While the model used in the “one son” example is overly simplistic for drawing any sorts of meaningful conclusions about implementing such a policy in China, it could, however, provide a useful starting point for introducing additional complexity. Even in the most enormously complicated modeling problem, researchers often make many simplifying assumptions. (Remember that all models—even those that seem quite complex—are simplifications of reality and get many things wrong.) With enough simplification, a model can be constructed and studied. The model is evaluated and often revised or updated as certain assumptions are deemed tenable and others are not. Because of this process, simulation studies are generally iterative in their development. This iteration process continues until an adequate level of understanding is developed and the research question can be answered.

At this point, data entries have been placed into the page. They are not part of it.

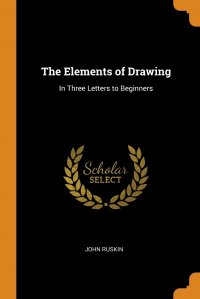 The Elements of Drawing

In Three Letters to Beginners

Scholar SELECT

JOHN RUSKIN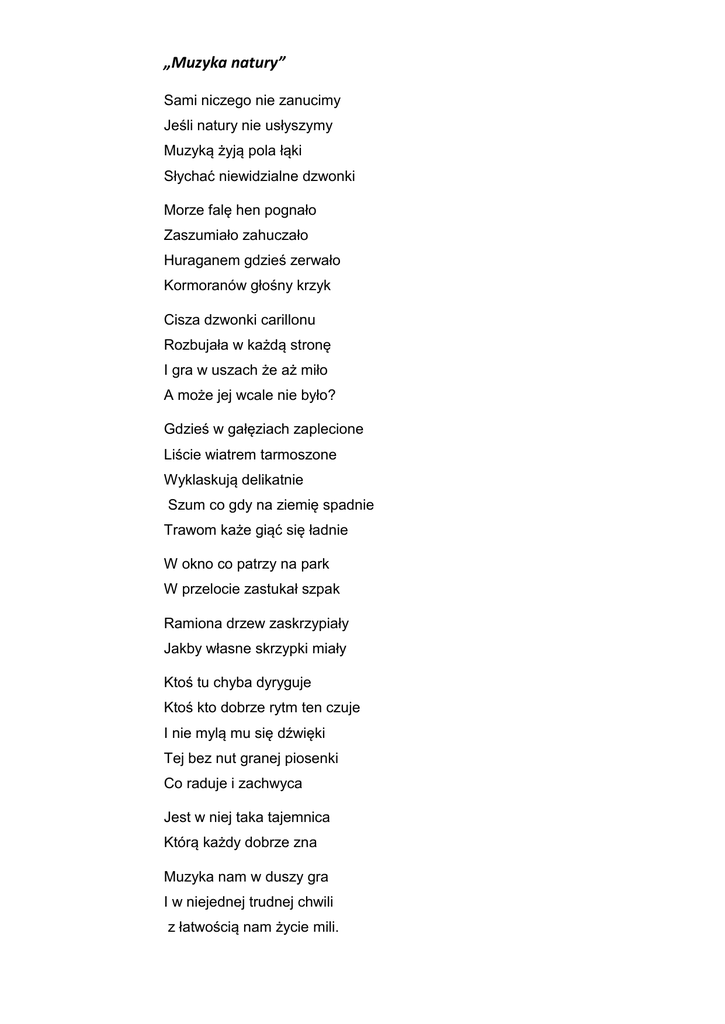 „Muzyka natury”

Sami niczego nie zanucimy
Jeśli natury nie usłyszymy
Muzyką żyją pola łąki
Słychać niewidzialne dzwonki

Morze falę hen pognało
Zaszumiało zahuczało
Huraganem gdzieś zerwało
Kormoranów głośny krzyk

Cisza dzwonki carillonu
Rozbujała w każdą stronę
I gra w uszach że aż miło
A może jej wcale nie było?

Gdzieś w gałęziach zaplecione
Liście wiatrem tarmoszone
Wyklaskują delikatnie
Szum co gdy na ziemię spadnie
Trawom każe giąć się ładnie

W okno co patrzy na park
W przelocie zastukał szpak

Ramiona drzew zaskrzypiały
Jakby własne skrzypki miały

Ktoś tu chyba dyryguje
Ktoś kto dobrze rytm ten czuje
I nie mylą mu się dźwięki
Tej bez nut granej piosenki
Co raduje i zachwyca

Jest w niej taka tajemnica
Którą każdy dobrze zna

Muzyka nam w duszy gra
I w niejednej trudnej chwili
z łatwością nam życie mili.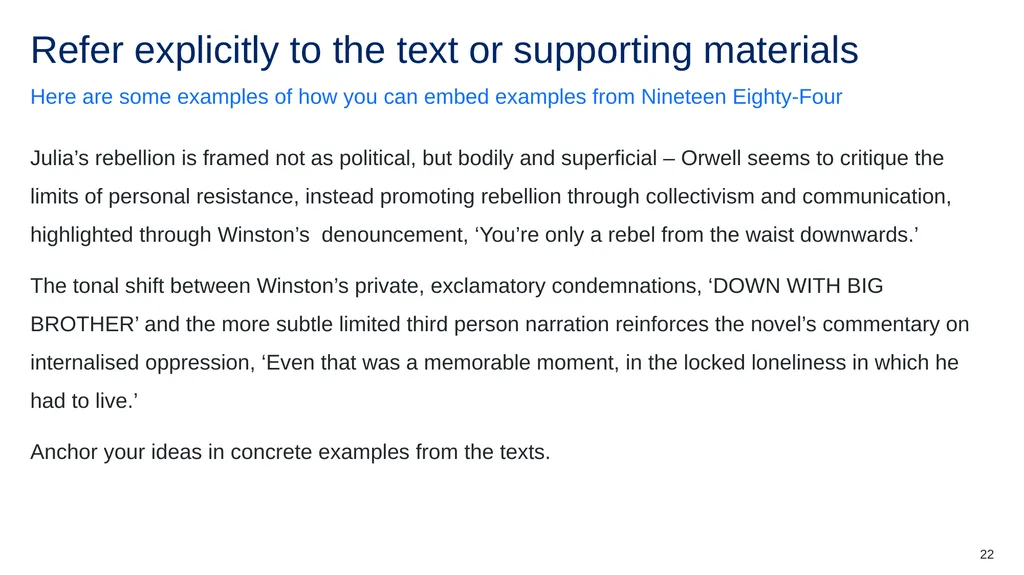 Refer explicitly to the text or supporting materials

Here are some examples of how you can embed examples from Nineteen Eighty-Four

Julia’s rebellion is framed not as political, but bodily and superficial – Orwell seems to critique the limits of personal resistance, instead promoting rebellion through collectivism and communication, highlighted through Winston’s denouncement, ‘You’re only a rebel from the waist downwards.’

The tonal shift between Winston’s private, exclamatory condemnations, ‘DOWN WITH BIG BROTHER’ and the more subtle limited third person narration reinforces the novel’s commentary on internalised oppression, ‘Even that was a memorable moment, in the locked loneliness in which he had to live.’

Anchor your ideas in concrete examples from the texts.

22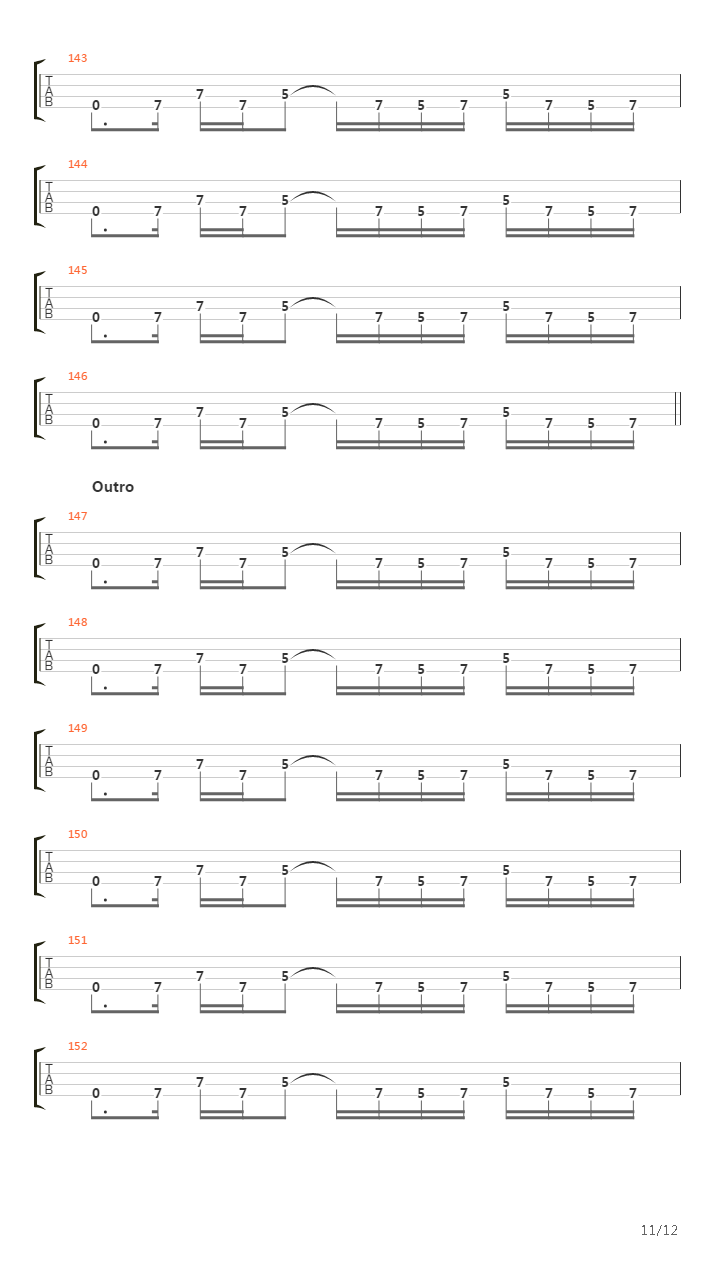 143
T
A
B
0 7 7 7 5 7 5 7 5 7 5 7

144
T
A
B
0 7 7 7 5 7 5 7 5 7 5 7

145
T
A
B
0 7 7 7 5 7 5 7 5 7 5 7

146
T
A
B
0 7 7 7 5 7 5 7 5 7 5 7

Outro

147
T
A
B
0 7 7 7 5 7 5 7 5 7 5 7

148
T
A
B
0 7 7 7 5 7 5 7 5 7 5 7

149
T
A
B
0 7 7 7 5 7 5 7 5 7 5 7

150
T
A
B
0 7 7 7 5 7 5 7 5 7 5 7

151
T
A
B
0 7 7 7 5 7 5 7 5 7 5 7

152
T
A
B
0 7 7 7 5 7 5 7 5 7 5 7

11/12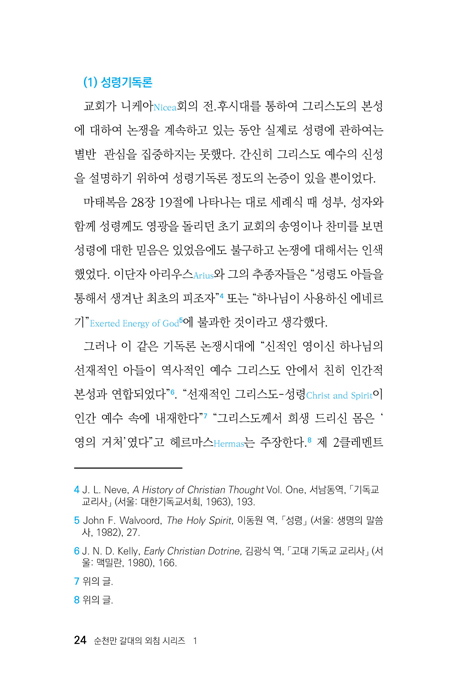 (1) 성령기독론

교회가 니케아Nicea회의 전.후시대를 통하여 그리스도의 본성에 대하여 논쟁을 계속하고 있는 동안 실제로 성령에 관하여는 별반 관심을 집중하지는 못했다. 간신히 그리스도 예수의 신성을 설명하기 위하여 성령기독론 정도의 논증이 있을 뿐이었다.

마태복음 28장 19절에 나타나는 대로 세례식 때 성부, 성자와 함께 성령께도 영광을 돌리던 초기 교회의 송영이나 찬미를 보면 성령에 대한 믿음은 있었음에도 불구하고 논쟁에 대해서는 인색했었다. 이단자 아리우스Arius와 그의 추종자들은 "성령도 아들을 통해서 생겨난 최초의 피조자"$^4$ 또는 "하나님이 사용하신 에네르기"Exerted Energy of God$^5$에 불과한 것이라고 생각했다.

그러나 이 같은 기독론 논쟁시대에 "신적인 영이신 하나님의 선재적인 아들이 역사적인 예수 그리스도 안에서 친히 인간적 본성과 연합되었다"$^6$. "선재적인 그리스도-성령Christ and Spirit이 인간 예수 속에 내재한다"$^7$ "그리스도께서 희생 드리신 몸은 '영의 거처'였다"고 헤르마스Hermas는 주장한다.$^8$ 제 2클레멘트

4 J. L. Neve, A History of Christian Thought Vol. One, 서남동역, 「기독교 교리사」 (서울: 대한기독교서회, 1963), 193.

5 John F. Walvoord, The Holy Spirit, 이동원 역, 「성령」 (서울: 생명의 말씀사, 1982), 27.

6 J. N. D. Kelly, Early Christian Dotrine, 김광식 역, 「고대 기독교 교리사」 (서울: 맥밀란, 1980), 166.

7 위의 글.

8 위의 글.

24 순천만 갈대의 외침 시리즈 1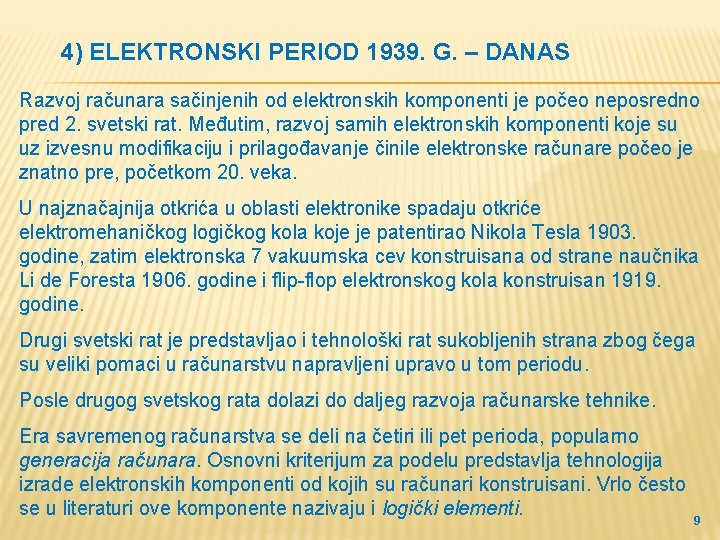 4) ELEKTRONSKI PERIOD 1939. G. – DANAS

Razvoj računara sačinjenih od elektronskih komponenti je počeo neposredno pred 2. svetski rat. Međutim, razvoj samih elektronskih komponenti koje su uz izvesnu modifikaciju i prilagođavanje činile elektronske računare počeo je znatno pre, početkom 20. veka.

U najznačajnija otkrića u oblasti elektronike spadaju otkriće elektromehaničkog logičkog kola koje je patentirao Nikola Tesla 1903. godine, zatim elektronska 7 vakuumska cev konstruisana od strane naučnika Li de Foresta 1906. godine i flip-flop elektronskog kola konstruisan 1919. godine.

Drugi svetski rat je predstavljao i tehnološki rat sukobljenih strana zbog čega su veliki pomaci u računarstvu napravljeni upravo u tom periodu.

Posle drugog svetskog rata dolazi do daljeg razvoja računarske tehnike.

Era savremenog računarstva se deli na četiri ili pet perioda, popularno generacija računara. Osnovni kriterijum za podelu predstavlja tehnologija izrade elektronskih komponenti od kojih su računari konstruisani. Vrlo često se u literaturi ove komponente nazivaju i logički elementi.

9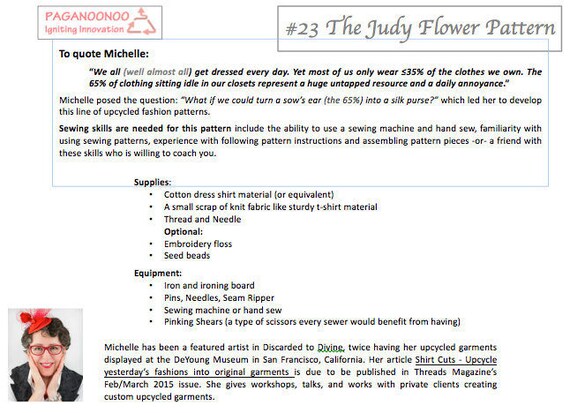 PAGANOONOO
Igniting Innovation

#23 The Judy Flower Pattern

To quote Michelle:

"We all (well almost all) get dressed every day. Yet most of us only wear ≤35% of the clothes we own. The 65% of clothing sitting idle in our closets represent a huge untapped resource and a daily annoyance."

Michelle posed the question: "What if we could turn a sow's ear (the 65%) into a silk purse?" which led her to develop this line of upcycled fashion patterns.

Sewing skills are needed for this pattern include the ability to use a sewing machine and hand sew, familiarity with using sewing patterns, experience with following pattern instructions and assembling pattern pieces -or- a friend with these skills who is willing to coach you.

Supplies:
• Cotton dress shirt material (or equivalent)
• A small scrap of knit fabric like sturdy t-shirt material
• Thread and Needle
Optional:
• Embroidery floss
• Seed beads

Equipment:
• Iron and ironing board
• Pins, Needles, Seam Ripper
• Sewing machine or hand sew
• Pinking Shears (a type of scissors every sewer would benefit from having)

Michelle has been a featured artist in Discarded to Divine, twice having her upcycled garments displayed at the DeYoung Museum in San Francisco, California. Her article Shirt Cuts - Upcycle yesterday's fashions into original garments is due to be published in Threads Magazine's Feb/March 2015 issue. She gives workshops, talks, and works with private clients creating custom upcycled garments.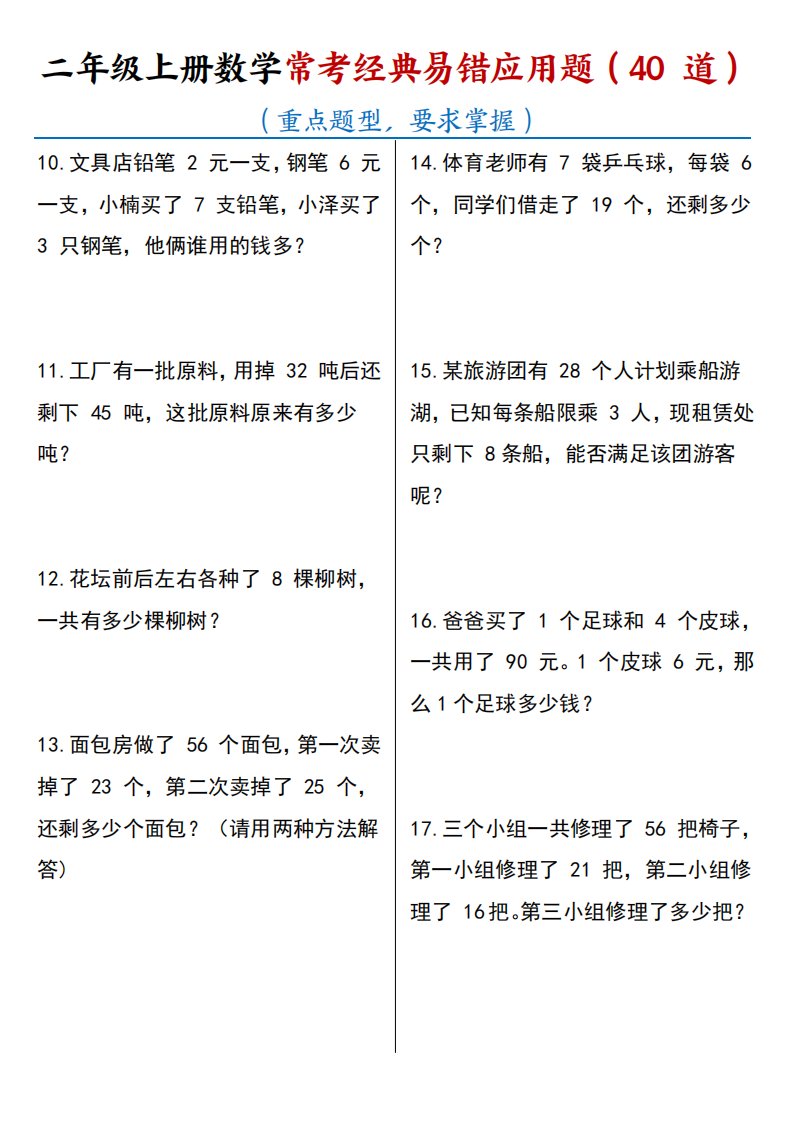 二年级上册数学常考经典易错应用题（40 道）

（重点题型，要求掌握）

10.文具店铅笔 2 元一支，钢笔 6 元一支，小楠买了 7 支铅笔，小泽买了 3 只钢笔，他俩谁用的钱多？

11.工厂有一批原料，用掉 32 吨后还剩下 45 吨，这批原料原来有多少吨？

12.花坛前后左右各种了 8 棵柳树，一共有多少棵柳树？

13.面包房做了 56 个面包，第一次卖掉了 23 个，第二次卖掉了 25 个，还剩多少个面包？（请用两种方法解答）

14.体育老师有 7 袋乒乓球，每袋 6 个，同学们借走了 19 个，还剩多少个？

15.某旅游团有 28 个人计划乘船游湖，已知每条船限乘 3 人，现租赁处只剩下 8条船，能否满足该团游客呢？

16.爸爸买了 1 个足球和 4 个皮球，一共用了 90 元。1 个皮球 6 元，那么 1 个足球多少钱？

17.三个小组一共修理了 56 把椅子，第一小组修理了 21 把，第二小组修理了 16把。第三小组修理了多少把？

2.3.3 Monte Carlo Simulation in Practice
In practice, statisticians often use incredibly complex models to generate their data. As an example, Electronic Arts, the video game company behind titles such as Madden, NHL and FIFA, uses game telemetry (the transmission of data from a game executable for recording and analysis) to model the gameplay patterns of players and identify the elements of their games that are highly correlated with player retention.10
By understanding the behavior of players and the common patterns that are used, Electronic Arts game developers can focus their attention on more relevant features in future iterations of the game and ultimately reduce production costs. For example, in their examination of Madden NFL 11, Electronic Arts used 46 features to model players’ preferences, including their control usage, performance, and play-calling style. This is but one example of using simulation in video games.